はじめに
2025年は、米国半導体業界にとって激動の一年となりました。老舗企業のリーダーシップ交代、AIチップ輸出規制を巡る継続的な議論、そして新たな関税や国際的な半導体取引など、多くの出来事がありました。2026年の幕開けもまた、予測不可能な一年となる兆候を見せています。本記事では、TechCrunchが報じた2025年の米国半導体業界の主要な動きを月ごとに振り返ります。
2025年12月
- NVIDIA、Groqと提携し黄金期を築く: 12月24日、NVIDIAはチップメーカーGroqとの間で、非独占的ライセンス契約を締結したと発表しました。NVIDIAはGroqの創業者兼社長を含む複数の従業員を雇用し、さらにGroqの資産を200億ドル相当で買収しました。
- 中国向けチップ輸出の緩和: 12月8日、米商務省は、NVIDIAとAMDがAIチップを中国へ輸出することを許可する方針を決定しました。これは以前の方針から大きく転換したもので、特にNVIDIAのH200チップを含む先進的なAIチップが、承認された顧客に販売できるようになりました。
2025年11月
- NVIDIA、快進撃を続ける: 11月19日、NVIDIAは第3四半期決算で過去最高の業績を報告しました。売上高は570億ドルに達し、2024年同期比で66%増加。この収益の大部分は、NVIDIAのデータセンター事業によるものです。
2025年10月
- Intel、プロセッサ開発で進展: 10月9日、Intelは新しいプロセッサ「Panther Lake」を発表しました。これは同社のIntel Core Ultraプロセッサファミリーの一部であり、Intelの18A半導体プロセスで構築され、アリゾナ州のIntel工場で独占的に製造されます。
2025年9月
- 関税の兆候: 9月末には、トランプ政権の半導体関税に関する初期の憶測が流れました。企業が国内で生産するチップの量を国際的な生産量と同等にしなければ、関税の対象となる可能性があるという噂が広まりました。
- 中国、NVIDIAを締め出す: 9月17日、中国は国内企業に対し、NVIDIAのチップを購入しないよう指示しました。これは中国国内のチップ販売を促進するための動きで、中国サイバースペース管理局が地元企業に対してNVIDIAのチップ購入を禁止しました。

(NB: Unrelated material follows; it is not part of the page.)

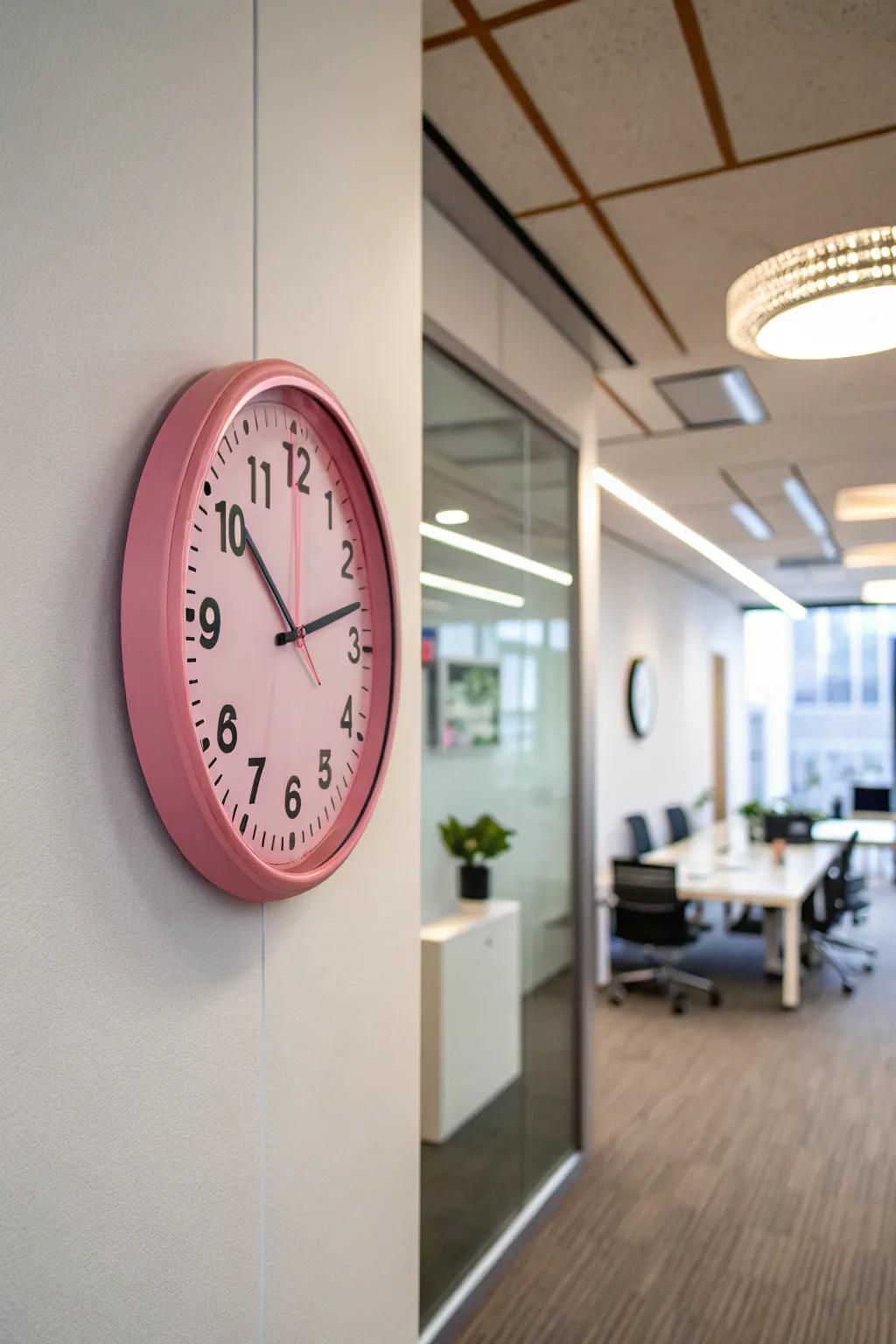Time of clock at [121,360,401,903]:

- 中国、NVIDIAを批判: 9月15日、中国国家市場監督管理総局は、NVIDIAが2020年のMellanox Technologies買収に関して中国の独占禁止法に違反したと判断しました。
- リーダーシップの刷新: 9月9日、米政府がIntelに株式を保有してからわずか数週間後、Intelは顕著なリーダーシップ変更を行いました。Intel製品の最高経営責任者であったミシェル・ジョンストン・ホルサウス氏が30年のキャリアを経て退社し、新たに中央エンジニアリンググループが設立されました。
2025年8月
- NVIDIA、記録的な四半期を報告: 8月27日、NVIDIAは第2四半期で過去最高の売上を報告しました。データセンター事業の収益が前年比56%増加したことがハイライトです。

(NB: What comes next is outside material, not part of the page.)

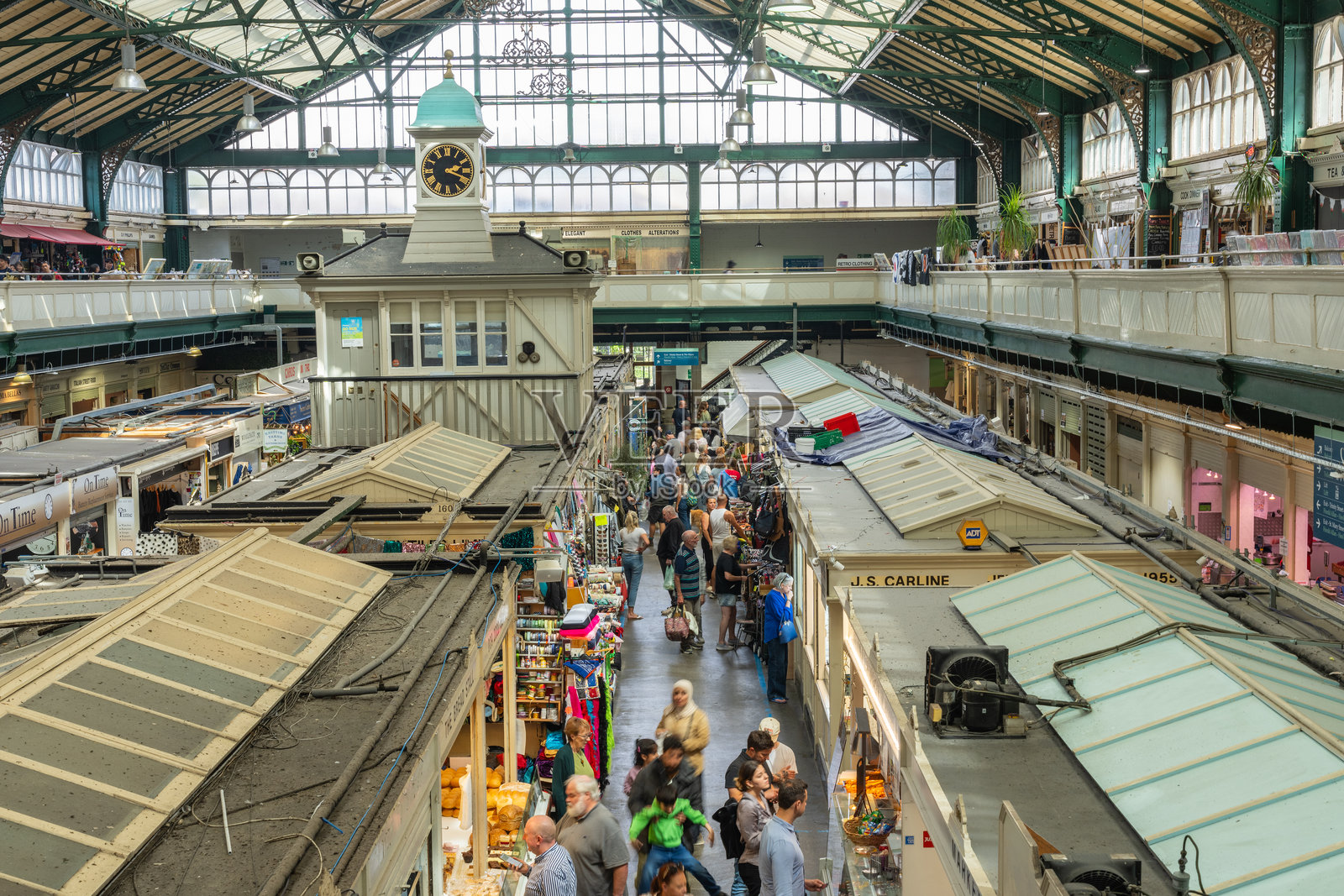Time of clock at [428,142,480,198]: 2:18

- 米国政府がIntelに株式取得: 8月22日、米国政府は既存の政府助成金をIntelへの10%の株式に転換すると発表しました。この取引は、Intelのファウンドリープログラムにおける所有権が50%を下回った場合に、Intelにペナルティを課す仕組みとなっています。
- ソフトバンクがIntelに投資: 8月18日、日本のコングロマリットであるソフトバンクは、Intelに20億ドルの株式を取得すると発表しました。ソフトバンクの孫正義CEOはこの取引を「戦略的」と呼びました。
- チップ企業、中国での販売契約を締結: 8月12日、NVIDIAとAMDは、AIチップを中国で販売するために必要なライセンスを米政府から得る契約を結んだと発表しました。両社は、中国でのチップ販売収益の15%を米政府に支払うことに同意しました。
- トランプ大統領とリップ・ブー・タン氏の会談: 8月11日、IntelのCEOリップ・ブー・タン氏がホワイトハウスでトランプ大統領と会談しました。両者は、米国に半導体製造を回帰させるという目標に対し、Intelがどのように貢献できるかについて議論しました。
- トランプ大統領、リップ・ブー・タン氏を批判: 8月7日、ドナルド・トランプ大統領は、IntelのCEOリップ・ブー・タン氏に対し、「利益相反」を理由に「直ちに辞任する」ようTruth Socialの投稿で要求しました。
- トランプ大統領、業界への関税発表を示唆: 8月5日、トランプ大統領はCNBCのSquawk Boxに対し、半導体業界への関税を翌週にも発表する計画だと述べました。
2025年7月
- Intelが事業部門をスピンアウト: 7月25日、Intelは第2四半期決算発表の翌日、通信業界向けチップを製造するネットワーク&エッジ部門をスピンアウトすると確認しました。この事業部門は2024年に58億ドルの収益を生み出しました。
- Intel、効率性追求を継続: 7月24日、Intelは一部の製造事業を縮小すると発表しました。同社はドイツとポーランドでの以前発表されたプロジェクトを中止し、テスト事業を統合すると述べました。また、年内には従業員数を約75,000人にする計画も発表しました。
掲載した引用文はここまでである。